Furthermore this still uses a RX 6800 XT + a 2990WX with 4 channel 3200 MT/s RAM.
method (MiB/s) | VRAM | Cacheable System Memory | USWC System Memory |
---|---|---|---|
read via memcpy | 15 | 11488 | 137 |
write via memcpy | 10028 | 18249 | 11480 |
read via streaming memcpy | 756 | 6719 | 4409 |
write via streaming memcpy | 10550 | 14737 | 11652 |
Using this memcpy implementation we get significantly better performance in uncached memory situations, 50x for VRAM and 26x for USWC system memory. If this is a significant bottleneck in your workload this can be a gamechanger. Or if you were using SDMA to avoid this hit, you might be able to do things at significantly lower latency. That said it is not at a level where it does not matter. For big copies using DMA can still be a significant win.

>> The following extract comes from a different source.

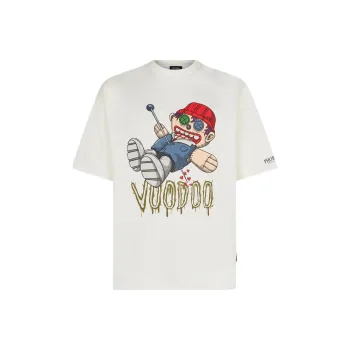 PHOBIA ARCHIVE Testa Di Chezzo White T-Shirt Voodoo T-Shirt Men's White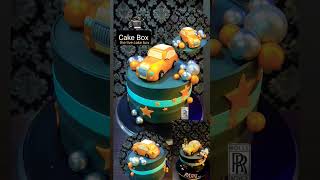 Rolls royce car  theme cake shorts shortvideo youtubeshorts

Note that I initially gave an explanation on why the non-temporal loads should be faster, but the increases in performance are significantly above what something that just fiddles with loading entire cachelines would achieve. I have not dug into the why of the performance increase.
DMA performance
I have been claiming DMA is faster for CPU readbacks of VRAM in both this article and the previous article on the topic. One might ask how fast DMA is then. To demonstrate this I benchmarked VRAM<->Cacheable System Memory copies using the SDMA hardware block on Radeon GPUs.
Note that there is a significant overhead per copy here due to submitting work to the GPU, so I will shows results vs copy size. The rate is measured while doing a wait after each individual copy and taking the wall clock time as these usecases tend to be latency sensitive and hence batching is not too interesting.
copy size | copy from VRAM (MiB/s) | copy to VRAM (MiB/s) |
---|---|---|
4 KiB | 62 | 63 |
16 KiB | 245 | 240 |
64 KiB | 953 | 1015 |
256 KiB | 3106 | 3082 |
1 MiB | 6715 | 7281 |
4 MiB | 9737 | 11636 |
16 MiB | 12129 | 12158 |
64 MiB | 13041 | 12975 |
256 MiB | 13429 | 13387 |
This shows that for reads DMA is faster than a normal memcpy at 4 KiB and faster than a streaming memcpy at 64 KiB. Of course one still needs to do their CPU access at that point, but at both these thresholds even with an additional CPU memcpy the total process should still be fast with DMA.